Cristden waved his hand dismissively and opened his mouth as if to laugh, but no sound came out.  Ruben looked down at the small metal heap in his hand.  It was so light it barely felt like he was holding anything, but the effort of keeping his hand outstretched was starting to tell in his arm.

“You may leave us now.” Said Cristden, making it clear he had no time for philosophical debate on the subject of spiders. “Don’t trouble us with this again, and keep this little incident to yourself.  We don’t need you spreading rumours and putting ideas into your colleagues’ heads.  If we hear that you have told any of the other technician’s about this, we will dismiss you from our order without trial or ceremony.”

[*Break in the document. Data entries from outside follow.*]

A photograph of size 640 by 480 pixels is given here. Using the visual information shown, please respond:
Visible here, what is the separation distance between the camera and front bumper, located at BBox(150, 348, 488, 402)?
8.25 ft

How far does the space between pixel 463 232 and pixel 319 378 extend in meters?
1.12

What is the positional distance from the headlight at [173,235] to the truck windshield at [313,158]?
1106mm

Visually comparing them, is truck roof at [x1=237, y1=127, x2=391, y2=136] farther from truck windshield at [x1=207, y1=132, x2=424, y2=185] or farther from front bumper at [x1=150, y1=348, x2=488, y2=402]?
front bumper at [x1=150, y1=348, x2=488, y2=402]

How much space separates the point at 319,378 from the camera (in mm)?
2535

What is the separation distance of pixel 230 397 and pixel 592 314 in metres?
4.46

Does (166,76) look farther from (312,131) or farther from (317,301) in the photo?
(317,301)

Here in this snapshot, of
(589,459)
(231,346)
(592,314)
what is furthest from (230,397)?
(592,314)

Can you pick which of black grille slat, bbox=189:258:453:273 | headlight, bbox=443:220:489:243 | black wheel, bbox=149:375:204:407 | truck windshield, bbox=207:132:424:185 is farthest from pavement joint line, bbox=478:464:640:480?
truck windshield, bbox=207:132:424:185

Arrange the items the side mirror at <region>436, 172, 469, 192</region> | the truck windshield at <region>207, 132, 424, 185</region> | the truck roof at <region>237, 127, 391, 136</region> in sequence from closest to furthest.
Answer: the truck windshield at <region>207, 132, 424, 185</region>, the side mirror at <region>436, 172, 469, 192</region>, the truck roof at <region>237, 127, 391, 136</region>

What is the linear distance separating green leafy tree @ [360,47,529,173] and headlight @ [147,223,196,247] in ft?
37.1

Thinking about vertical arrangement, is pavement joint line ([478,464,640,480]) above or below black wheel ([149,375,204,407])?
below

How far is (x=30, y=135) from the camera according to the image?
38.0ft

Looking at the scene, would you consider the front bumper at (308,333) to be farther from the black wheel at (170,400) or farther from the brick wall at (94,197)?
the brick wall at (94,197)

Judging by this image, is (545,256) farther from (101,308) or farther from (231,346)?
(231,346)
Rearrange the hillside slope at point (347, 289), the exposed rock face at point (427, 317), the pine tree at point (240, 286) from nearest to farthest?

Ruben turned, feeling like a young schoolboy being dismissed from the headmasters office.  His head felt like it was padded with insulating foam and his body moved as if it were not really part of him. Yet, some part deep down inside him knew that he was right.  Some part of him was burning with resentment towards the council and he knew he couldn’t just leave it like this. He couldn’t tell any of his fellow technicians, but someone would listen, maybe the church would understand.

As the door slid shut behind him he heard the voice of  Dinar, the third member of the council, muttering to Cristden.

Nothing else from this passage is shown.